--- Given data ---
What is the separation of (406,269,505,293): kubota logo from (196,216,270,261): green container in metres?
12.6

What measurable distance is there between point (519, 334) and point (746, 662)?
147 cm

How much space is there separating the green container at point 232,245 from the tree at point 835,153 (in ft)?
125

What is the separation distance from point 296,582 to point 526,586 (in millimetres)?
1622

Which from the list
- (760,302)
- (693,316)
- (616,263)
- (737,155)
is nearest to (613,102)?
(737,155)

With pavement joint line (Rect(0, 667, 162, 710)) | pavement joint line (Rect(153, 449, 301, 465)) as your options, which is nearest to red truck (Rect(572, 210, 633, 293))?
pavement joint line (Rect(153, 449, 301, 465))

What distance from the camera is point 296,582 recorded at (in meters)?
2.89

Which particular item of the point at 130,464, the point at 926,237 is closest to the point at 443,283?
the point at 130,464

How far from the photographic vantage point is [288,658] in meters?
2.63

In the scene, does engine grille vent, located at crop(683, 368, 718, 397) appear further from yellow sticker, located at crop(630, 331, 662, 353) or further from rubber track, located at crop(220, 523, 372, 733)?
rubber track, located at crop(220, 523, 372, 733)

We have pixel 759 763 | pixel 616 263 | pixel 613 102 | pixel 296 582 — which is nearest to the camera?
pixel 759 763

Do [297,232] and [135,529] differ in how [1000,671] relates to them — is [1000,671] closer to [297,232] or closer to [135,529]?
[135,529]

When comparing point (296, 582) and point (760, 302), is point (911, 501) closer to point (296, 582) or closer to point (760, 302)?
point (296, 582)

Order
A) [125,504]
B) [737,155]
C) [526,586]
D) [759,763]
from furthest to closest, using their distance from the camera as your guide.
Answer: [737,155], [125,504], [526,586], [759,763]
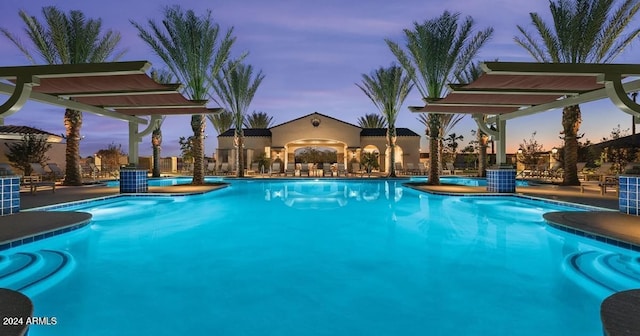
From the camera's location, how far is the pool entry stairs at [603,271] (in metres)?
4.11

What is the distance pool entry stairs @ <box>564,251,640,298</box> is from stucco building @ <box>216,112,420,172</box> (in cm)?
2294

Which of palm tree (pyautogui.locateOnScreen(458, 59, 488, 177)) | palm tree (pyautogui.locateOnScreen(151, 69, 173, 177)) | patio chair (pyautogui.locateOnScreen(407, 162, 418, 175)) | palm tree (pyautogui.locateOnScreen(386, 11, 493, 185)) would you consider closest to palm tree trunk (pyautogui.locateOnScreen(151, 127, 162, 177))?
palm tree (pyautogui.locateOnScreen(151, 69, 173, 177))

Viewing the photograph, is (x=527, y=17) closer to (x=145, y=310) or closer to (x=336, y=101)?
(x=145, y=310)

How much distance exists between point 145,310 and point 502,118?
536 inches

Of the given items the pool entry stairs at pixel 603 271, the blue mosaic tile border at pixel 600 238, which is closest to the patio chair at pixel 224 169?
the blue mosaic tile border at pixel 600 238

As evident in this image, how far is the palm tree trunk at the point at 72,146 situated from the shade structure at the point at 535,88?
50.0 feet

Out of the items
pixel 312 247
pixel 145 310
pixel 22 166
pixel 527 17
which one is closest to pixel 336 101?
pixel 527 17

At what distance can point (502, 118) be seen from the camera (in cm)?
1354

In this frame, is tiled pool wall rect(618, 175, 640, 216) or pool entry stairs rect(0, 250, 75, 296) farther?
tiled pool wall rect(618, 175, 640, 216)

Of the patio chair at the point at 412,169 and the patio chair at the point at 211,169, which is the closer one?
the patio chair at the point at 211,169

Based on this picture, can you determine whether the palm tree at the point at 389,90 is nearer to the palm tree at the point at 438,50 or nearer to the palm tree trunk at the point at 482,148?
the palm tree at the point at 438,50

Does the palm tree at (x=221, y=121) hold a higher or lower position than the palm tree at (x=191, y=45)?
lower

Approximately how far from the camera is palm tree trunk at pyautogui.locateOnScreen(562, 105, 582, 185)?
52.7 feet

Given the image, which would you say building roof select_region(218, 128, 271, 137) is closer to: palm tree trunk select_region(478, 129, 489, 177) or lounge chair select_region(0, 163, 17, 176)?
palm tree trunk select_region(478, 129, 489, 177)
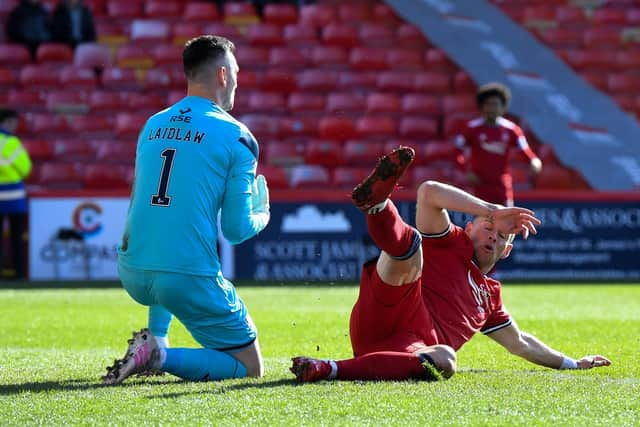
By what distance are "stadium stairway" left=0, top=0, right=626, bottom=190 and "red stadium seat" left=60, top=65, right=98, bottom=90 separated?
20mm

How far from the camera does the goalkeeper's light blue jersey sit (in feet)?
17.4

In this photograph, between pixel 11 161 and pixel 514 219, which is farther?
pixel 11 161

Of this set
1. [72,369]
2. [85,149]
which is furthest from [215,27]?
[72,369]

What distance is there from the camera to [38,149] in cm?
1764

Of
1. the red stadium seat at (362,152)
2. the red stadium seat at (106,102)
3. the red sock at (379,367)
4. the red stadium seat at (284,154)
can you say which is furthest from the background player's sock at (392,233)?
the red stadium seat at (106,102)

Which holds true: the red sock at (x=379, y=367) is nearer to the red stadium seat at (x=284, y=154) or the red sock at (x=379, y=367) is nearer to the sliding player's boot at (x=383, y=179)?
the sliding player's boot at (x=383, y=179)

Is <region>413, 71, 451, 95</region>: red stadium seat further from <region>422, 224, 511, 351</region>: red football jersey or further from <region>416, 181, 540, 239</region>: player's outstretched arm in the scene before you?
<region>416, 181, 540, 239</region>: player's outstretched arm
---
Produce an exact copy of each line of data, skipping embedded images.

#### Written answer
What is the separation of (406,269,505,293): kubota logo from (196,216,270,261): green container in metres?
12.6

What measurable distance is there between point (519, 334) and point (746, 662)?
147 cm

How much space is there separating the green container at point 232,245 from the tree at point 835,153 (in ft)?
125

What is the separation distance from point 296,582 to point 526,586 (in millimetres)?
1622

Which from the list
- (760,302)
- (693,316)
- (616,263)
- (737,155)
is nearest to (613,102)?
(737,155)

With pavement joint line (Rect(0, 667, 162, 710)) | pavement joint line (Rect(153, 449, 301, 465)) as your options, which is nearest to red truck (Rect(572, 210, 633, 293))?
pavement joint line (Rect(153, 449, 301, 465))

What distance from the camera is point 296,582 recorded at (in meters)?
2.89

Which particular item of the point at 130,464, the point at 926,237 is closest to the point at 443,283?
the point at 130,464

How far from the photographic vantage point is [288,658] in meters?
2.63

In the scene, does engine grille vent, located at crop(683, 368, 718, 397) appear further from yellow sticker, located at crop(630, 331, 662, 353) or further from rubber track, located at crop(220, 523, 372, 733)?
rubber track, located at crop(220, 523, 372, 733)

We have pixel 759 763 | pixel 616 263 | pixel 613 102 | pixel 296 582 — which is nearest to the camera?
pixel 759 763

Do [297,232] and [135,529] differ in how [1000,671] relates to them — is [1000,671] closer to [297,232] or closer to [135,529]?
[135,529]

When comparing point (296, 582) and point (760, 302), is point (911, 501) closer to point (296, 582) or closer to point (760, 302)?
point (296, 582)

Order
A) [125,504]
B) [737,155]
C) [526,586]
D) [759,763]
from furthest to closest, using their distance from the camera as your guide.
Answer: [737,155], [125,504], [526,586], [759,763]
From the camera's location, how far is the pool entry stairs at [603,271] (in metres)?
4.11

What is the distance pool entry stairs @ <box>564,251,640,298</box> is from stucco building @ <box>216,112,420,172</box> (in cm)?
2294

Which of palm tree (pyautogui.locateOnScreen(458, 59, 488, 177)) | palm tree (pyautogui.locateOnScreen(151, 69, 173, 177)) | patio chair (pyautogui.locateOnScreen(407, 162, 418, 175)) | palm tree (pyautogui.locateOnScreen(386, 11, 493, 185)) would you consider closest to palm tree trunk (pyautogui.locateOnScreen(151, 127, 162, 177))?
palm tree (pyautogui.locateOnScreen(151, 69, 173, 177))

Viewing the photograph, is (x=527, y=17) closer to (x=145, y=310) or closer to (x=336, y=101)?
(x=145, y=310)

How much distance exists between point 145,310 and point 502,118?
536 inches

Of the given items the pool entry stairs at pixel 603 271, the blue mosaic tile border at pixel 600 238, which is closest to the patio chair at pixel 224 169?
the blue mosaic tile border at pixel 600 238

As evident in this image, how far is the palm tree trunk at the point at 72,146 situated from the shade structure at the point at 535,88?
50.0 feet

Out of the items
pixel 312 247
pixel 145 310
pixel 22 166
pixel 527 17
which one is closest to pixel 336 101?
pixel 527 17

At what distance can point (502, 118) be seen from the camera (in cm)?
1354

In this frame, is tiled pool wall rect(618, 175, 640, 216) or pool entry stairs rect(0, 250, 75, 296) farther?
tiled pool wall rect(618, 175, 640, 216)

Of the patio chair at the point at 412,169 and the patio chair at the point at 211,169, which is the closer one?
the patio chair at the point at 211,169

Based on this picture, can you determine whether the palm tree at the point at 389,90 is nearer to the palm tree at the point at 438,50 or nearer to the palm tree trunk at the point at 482,148?
the palm tree at the point at 438,50

Does the palm tree at (x=221, y=121) hold a higher or lower position than the palm tree at (x=191, y=45)?
lower

Approximately how far from the camera is palm tree trunk at pyautogui.locateOnScreen(562, 105, 582, 185)?
52.7 feet

Given the image, which would you say building roof select_region(218, 128, 271, 137) is closer to: palm tree trunk select_region(478, 129, 489, 177) or lounge chair select_region(0, 163, 17, 176)?
palm tree trunk select_region(478, 129, 489, 177)
By what distance are "stadium stairway" left=0, top=0, right=626, bottom=190 and "red stadium seat" left=60, top=65, right=98, bottom=90 separated?
20mm

How far from the camera does the goalkeeper's light blue jersey sit (in feet)?
17.4

In this photograph, between pixel 11 161 and pixel 514 219, which is farther?
pixel 11 161

Of this set
1. [72,369]
2. [85,149]
which is furthest from [215,27]?
[72,369]

What distance is there from the camera to [38,149] in cm?
1764

Of
1. the red stadium seat at (362,152)
2. the red stadium seat at (106,102)
3. the red sock at (379,367)
4. the red stadium seat at (284,154)
can you say which is furthest from the background player's sock at (392,233)?
the red stadium seat at (106,102)

Which holds true: the red sock at (x=379, y=367) is nearer to the red stadium seat at (x=284, y=154) or the red sock at (x=379, y=367) is nearer to the sliding player's boot at (x=383, y=179)?
the sliding player's boot at (x=383, y=179)

Is <region>413, 71, 451, 95</region>: red stadium seat further from <region>422, 224, 511, 351</region>: red football jersey or further from <region>416, 181, 540, 239</region>: player's outstretched arm in the scene before you?
<region>416, 181, 540, 239</region>: player's outstretched arm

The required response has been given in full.